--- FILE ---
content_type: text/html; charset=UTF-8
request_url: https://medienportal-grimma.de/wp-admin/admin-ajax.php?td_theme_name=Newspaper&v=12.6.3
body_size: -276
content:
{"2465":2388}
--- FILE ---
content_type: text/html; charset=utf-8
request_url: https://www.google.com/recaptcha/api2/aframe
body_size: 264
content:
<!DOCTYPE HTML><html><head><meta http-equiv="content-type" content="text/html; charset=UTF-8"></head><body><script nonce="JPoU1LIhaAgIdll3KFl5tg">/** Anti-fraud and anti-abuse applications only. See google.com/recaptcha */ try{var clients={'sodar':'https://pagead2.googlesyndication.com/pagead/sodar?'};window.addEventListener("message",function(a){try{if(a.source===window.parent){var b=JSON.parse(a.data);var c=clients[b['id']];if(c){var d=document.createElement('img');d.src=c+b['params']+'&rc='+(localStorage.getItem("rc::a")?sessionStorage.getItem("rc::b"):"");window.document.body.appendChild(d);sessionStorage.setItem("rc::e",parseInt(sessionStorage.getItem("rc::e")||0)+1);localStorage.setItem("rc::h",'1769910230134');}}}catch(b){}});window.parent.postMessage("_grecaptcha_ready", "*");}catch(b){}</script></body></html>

|---|

# TASK ITEM
Say each line again exactly as it appears above.

# SOLUTION
--- FILE ---
content_type: text/html; charset=UTF-8
request_url: https://medienportal-grimma.de/wp-admin/admin-ajax.php?td_theme_name=Newspaper&v=12.6.3
body_size: -276
content:
{"2465":2388}
--- FILE ---
content_type: text/html; charset=utf-8
request_url: https://www.google.com/recaptcha/api2/aframe
body_size: 264
content:
<!DOCTYPE HTML><html><head><meta http-equiv="content-type" content="text/html; charset=UTF-8"></head><body><script nonce="JPoU1LIhaAgIdll3KFl5tg">/** Anti-fraud and anti-abuse applications only. See google.com/recaptcha */ try{var clients={'sodar':'https://pagead2.googlesyndication.com/pagead/sodar?'};window.addEventListener("message",function(a){try{if(a.source===window.parent){var b=JSON.parse(a.data);var c=clients[b['id']];if(c){var d=document.createElement('img');d.src=c+b['params']+'&rc='+(localStorage.getItem("rc::a")?sessionStorage.getItem("rc::b"):"");window.document.body.appendChild(d);sessionStorage.setItem("rc::e",parseInt(sessionStorage.getItem("rc::e")||0)+1);localStorage.setItem("rc::h",'1769910230134');}}}catch(b){}});window.parent.postMessage("_grecaptcha_ready", "*");}catch(b){}</script></body></html>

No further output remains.